Éphéméride in process
Sur de grandes toiles maculées de volutes de noir de fumée, Jean-Marc Chevallier a silhouetté au hasard des formes blanches aux contours irréguliers, des surfaces se découpant en courbes aléatoires. L’ensemble sur son fond cotonneux évoque les bulles évidées d’une bande dessinée imaginaire tout autant que des nuages, des flaques ou des étendues d’eau, une cartographie rêveuse avec ses territoires vierges, des phylactères muets, prolixes de sous-entendus mystérieux.
Toujours sur ces toiles, on remarque aussi le dessin de surfaces rectangulaires, juste tracées par l’esquisse au fusain de leur périmètre incomplet, de cadres semblant dématérialisés et que la netteté capricieuse de leurs images fait osciller entre ombres et reflets, vagues pourtours et bords allusifs, voire immatériels. Chaque rectangle peint en gris et découpant sa silhouette comme si le peintre supposait simultanément une feuille blanche et un lieu dévoilé par des traces fait virtuellement signe d’un espace réservé. Comme on le devine, les œuvres entre abstraction pure et évocation non figurative socle une sorte de topographie visuelle.

**Données affichées**
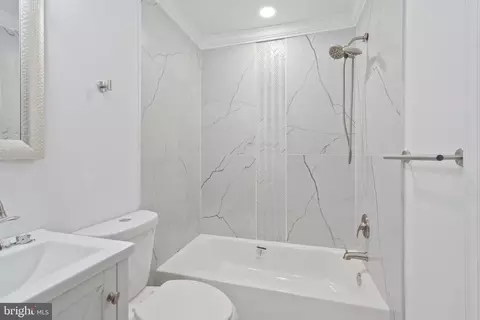 Bath - 824 Benninghaus Rd, Baltimore, MD 21212 photo 2 of 4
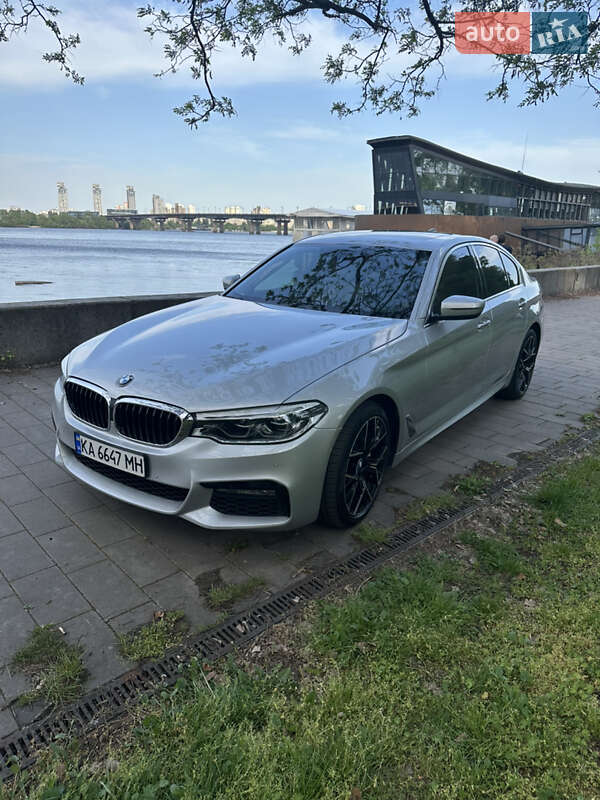 Седан BMW 5 Series 2017 в Киеве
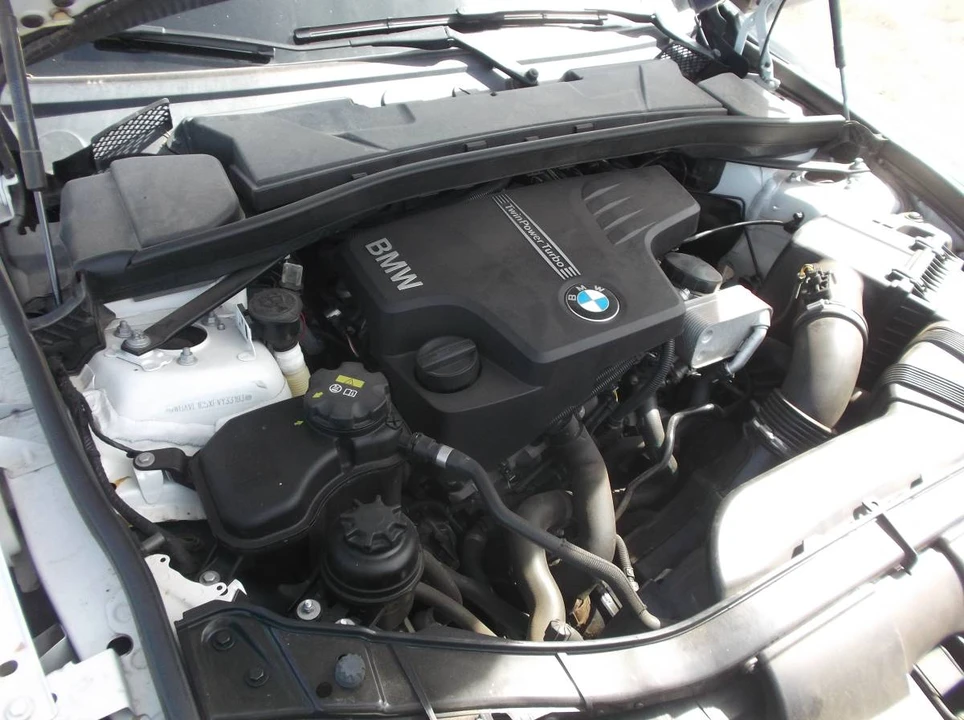 2015 BMW E84 X1 - Image 9 of 9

**Consignes de l'exercice**
Recopiez sans rien changer, dans le texte sur les toiles de Jean-Marc Chevallier, tout le passage qui va de « Toujours sur ces » jusqu'à « de topographie visuelle. ».

**Exercice réalisé**
Toujours sur ces toiles, on remarque aussi le dessin de surfaces rectangulaires, juste tracées par l’esquisse au fusain de leur périmètre incomplet, de cadres semblant dématérialisés et que la netteté capricieuse de leurs images fait osciller entre ombres et reflets, vagues pourtours et bords allusifs, voire immatériels. Chaque rectangle peint en gris et découpant sa silhouette comme si le peintre supposait simultanément une feuille blanche et un lieu dévoilé par des traces fait virtuellement signe d’un espace réservé. Comme on le devine, les œuvres entre abstraction pure et évocation non figurative socle une sorte de topographie visuelle.